Perfecte kanaalmontage
De prestaties van het luchtafvoersysteem hangen beslist af van de juiste installatie van de juiste componenten. Met onze tips zorgt u voor de juiste werking en perfecte prestatie en voor de tevredenheid van uw klanten.
Monteer leidingen zo kort mogelijk
Elke extra meter leiding en elk bochtstuk verhogen de werveling en zorgen voor drukverliezen.
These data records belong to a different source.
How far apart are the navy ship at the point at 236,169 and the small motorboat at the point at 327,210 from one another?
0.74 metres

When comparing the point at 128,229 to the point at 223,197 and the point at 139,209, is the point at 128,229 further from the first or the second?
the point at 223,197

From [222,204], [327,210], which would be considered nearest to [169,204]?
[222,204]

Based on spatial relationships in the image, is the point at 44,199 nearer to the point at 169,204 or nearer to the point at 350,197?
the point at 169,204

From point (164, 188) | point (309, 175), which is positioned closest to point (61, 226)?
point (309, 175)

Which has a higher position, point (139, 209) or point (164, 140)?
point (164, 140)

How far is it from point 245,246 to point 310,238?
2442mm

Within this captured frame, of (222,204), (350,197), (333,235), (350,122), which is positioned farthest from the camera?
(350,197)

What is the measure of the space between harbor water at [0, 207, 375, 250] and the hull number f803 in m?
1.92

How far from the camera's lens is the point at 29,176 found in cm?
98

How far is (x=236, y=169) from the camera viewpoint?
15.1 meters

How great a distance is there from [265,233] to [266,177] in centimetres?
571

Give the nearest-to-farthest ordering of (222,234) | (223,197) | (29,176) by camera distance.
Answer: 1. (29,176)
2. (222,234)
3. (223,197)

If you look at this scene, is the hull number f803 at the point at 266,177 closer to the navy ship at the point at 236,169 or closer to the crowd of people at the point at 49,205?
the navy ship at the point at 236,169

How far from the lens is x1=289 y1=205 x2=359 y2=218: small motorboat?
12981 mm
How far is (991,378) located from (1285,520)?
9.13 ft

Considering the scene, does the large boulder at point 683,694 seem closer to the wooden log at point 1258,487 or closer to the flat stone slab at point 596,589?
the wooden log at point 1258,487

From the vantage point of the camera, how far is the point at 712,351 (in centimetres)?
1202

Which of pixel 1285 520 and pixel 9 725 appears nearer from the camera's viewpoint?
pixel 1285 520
Het juiste materiaal met optimale afmetingen
Luchtkanalen met gladde wand bieden de stromende lucht de geringste weerstand. Kunststof of metaal-met COMPAIR® van Naber zit u altijd goed. Vermijd kleinere diameters en te nauwe radiussen van bochtstukken.

De juiste montagehoogte
Maatgevend: richtlijnen van de fabrikant van de kappen. Verticale hoofdvrije kappen kunnen lager geïnstalleerd worden dan wand- en eilandkappen. Kookt u met gas, bedraagt de voorgeschreven min. afstand tot de kookplaat 65 cm. Inductiekookplaten ontwikkelen minder hitte. Om de opstijgende wasem toch goed te detecteren, moet de kap de kookplaat links en rechts bedekken.
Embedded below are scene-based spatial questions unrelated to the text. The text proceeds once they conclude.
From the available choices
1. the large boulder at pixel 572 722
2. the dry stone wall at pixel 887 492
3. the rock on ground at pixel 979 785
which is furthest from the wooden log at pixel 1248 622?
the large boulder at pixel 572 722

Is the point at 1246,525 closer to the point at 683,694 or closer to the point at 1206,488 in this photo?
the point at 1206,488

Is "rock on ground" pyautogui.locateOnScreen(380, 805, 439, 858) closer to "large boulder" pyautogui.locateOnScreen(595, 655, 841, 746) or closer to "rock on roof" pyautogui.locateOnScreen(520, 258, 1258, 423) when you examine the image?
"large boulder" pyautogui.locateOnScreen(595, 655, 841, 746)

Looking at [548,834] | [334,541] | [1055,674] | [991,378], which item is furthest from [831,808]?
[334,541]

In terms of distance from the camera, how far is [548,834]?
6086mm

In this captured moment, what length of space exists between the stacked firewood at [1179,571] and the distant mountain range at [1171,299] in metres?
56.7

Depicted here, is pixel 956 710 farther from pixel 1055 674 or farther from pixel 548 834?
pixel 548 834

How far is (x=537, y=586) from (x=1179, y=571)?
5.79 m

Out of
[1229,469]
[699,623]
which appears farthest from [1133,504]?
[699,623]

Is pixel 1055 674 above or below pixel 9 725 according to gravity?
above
Niveauverschil naar buiten
Horizontaal tot in de open lucht leidende kanalen moeten een niveauverschil van 2% tot de wanduitlaat hebben om condenswater af te voeren. Per meter is dat 2 centimeter.

Stuiken afplakken
Naber COMPAIR® kunststof kanalen zijn nagenoeg luchtdicht. Opdat dat bv. bij een stuikverbinding ook zo blijft, is het afplakken met geschikte plakband aan te bevelen. De Naber metalen COMPAIR STEEL flow® kanalen voldoen ook zonder aan de hoge, door de luchtdichtheidsklasse C conform DIN EN 12237 gestelde eisen.

Geluidsontkoppeling
Om een overdracht van contactgeluid te vermijden, moet de luchtkanaalinstallatie op een geschikte geluidsontkoppeling gelegd worden, bv. een vilt-of schuimstofvlies. (De afdichtingen van de metalen Naber COMPAIR STEEL flow® kanalen bieden deze geluidsontkoppeling reeds.)

Condenswaterafscheider
Loopt het luchtafvoerleidingwerk verticaal door onverwarmde zones in het huis, bv. door een onverwarmde dakruimte, is een condenswaterafscheider verticaal en zo dicht mogelijk aan de overgang in deze zone in te bouwen om teruglopend condenswater te vermijden.